Dennoch entstand hier und da ein höchst unterschiedliches Maß an Öffentlichkeit auf Grund meiner bescheidenen Präsenz. Es begann damit, dass ich (vor den Toren Freiburgs selbstverständlich!) wieder zu unterrichten begann. Mit den damaligen Schülern begründete ich 1997 den Verein "Atelier G Punkt", e.V.. Wir stellten im Stadtgut Mundenhof u.a. eine Skulptur "GAIA" (sie steht nicht mehr, da das Holz verrottete...) und das "Kleine Tor", 1999 (Holz, Beton). Gleichzeitig entstand (ab 1997) das "TOR - PROJEKT" (ein Konzept, deren Idee ein künstlerisches "Leitsystem" zu Grunde liegt, das Menschen vom Freiburger Hauptbahnhof zu eben diesem Stadtgut Mundenhof leiten sollte: beim Aussteigen sieht man in südöstlicher Richtung eine Plastik, der eine Doppel-T-Formm (TT > Tor) zugrunde liegt. Der neugierig gewordene Betrachter begibt sich zu diesem Objekt, von dem aus er ein nächstes, im Duktus ähnliches, erblickt. Und so weiter, bis er schließlich, durch den von uns so konzipierten Weg, an ein Ziel gelangt.). An dem von mir erdachten Projekt waren in den letzten Jahren verschiedene Menschen inhaltlich beteiligt. Ein geplanter Erdguß eines "Tores" von zwölf Metern Höhe scheiterte am Nichtzustandekommen einer Statik eines involvierten Ingeneurs.

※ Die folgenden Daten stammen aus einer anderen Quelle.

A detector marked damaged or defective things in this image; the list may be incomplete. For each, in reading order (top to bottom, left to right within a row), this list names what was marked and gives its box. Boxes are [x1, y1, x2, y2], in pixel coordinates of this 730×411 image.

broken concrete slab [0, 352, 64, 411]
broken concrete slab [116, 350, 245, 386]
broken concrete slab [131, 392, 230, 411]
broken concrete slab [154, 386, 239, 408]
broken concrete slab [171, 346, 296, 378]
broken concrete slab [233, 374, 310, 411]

1998 entstanden "BELUS und MALOU". Der Name dieser Figurengruppe erzeugt noch jetzt übelste Erinnerungen bei denen, welche von offizieller, d.h. von städtischer oder behördlicher Seite, irgendwie damit zu tun hatten. Hier ist diese Geschichte zusammen gefaßt.

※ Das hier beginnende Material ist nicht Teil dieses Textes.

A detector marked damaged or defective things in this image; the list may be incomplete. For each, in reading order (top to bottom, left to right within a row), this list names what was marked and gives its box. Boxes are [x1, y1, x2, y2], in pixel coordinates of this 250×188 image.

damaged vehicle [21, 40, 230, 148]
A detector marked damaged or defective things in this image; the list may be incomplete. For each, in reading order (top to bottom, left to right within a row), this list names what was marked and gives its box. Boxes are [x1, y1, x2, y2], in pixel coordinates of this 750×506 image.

2005: Dorothea Strauss verlässt den Kunstverein Freiburg. Amélie Niermeyer verlässt das Theater Freiburg. Gelder für Kultur werden gestrichen... Wer bleibt? Was bleibt? Wer trägt die Verantwortung?

 

Kapitel X.

Aber das Leben geht weiter...

Seit ich Holz als Material wählte (ab ca. 1983), wählte ich gleichzeitig auch Farbe, um ihm dieses, dem Holz eigenen, optischen Lebens zu berauben. Mein Anliegen war schlicht: die Form. Dieser Stoff diente mir dazu, "Form" relativ rapide entstehen zu sehen und geschehen zu lassen. Sehr schnell entstand daher das Bedürfnis, diese Art von Matereie in eine andere zu überführen. Der Reduktion, der gesteigerten Versachlichung und Objektivierung halber. Es hätte sich der Guß angeboten. Allein aus Mangel an Monetärem geschah diese Art der Umsetzung leider nie. Das Bedürfnis und der Wunsch sind allerdings geblieben.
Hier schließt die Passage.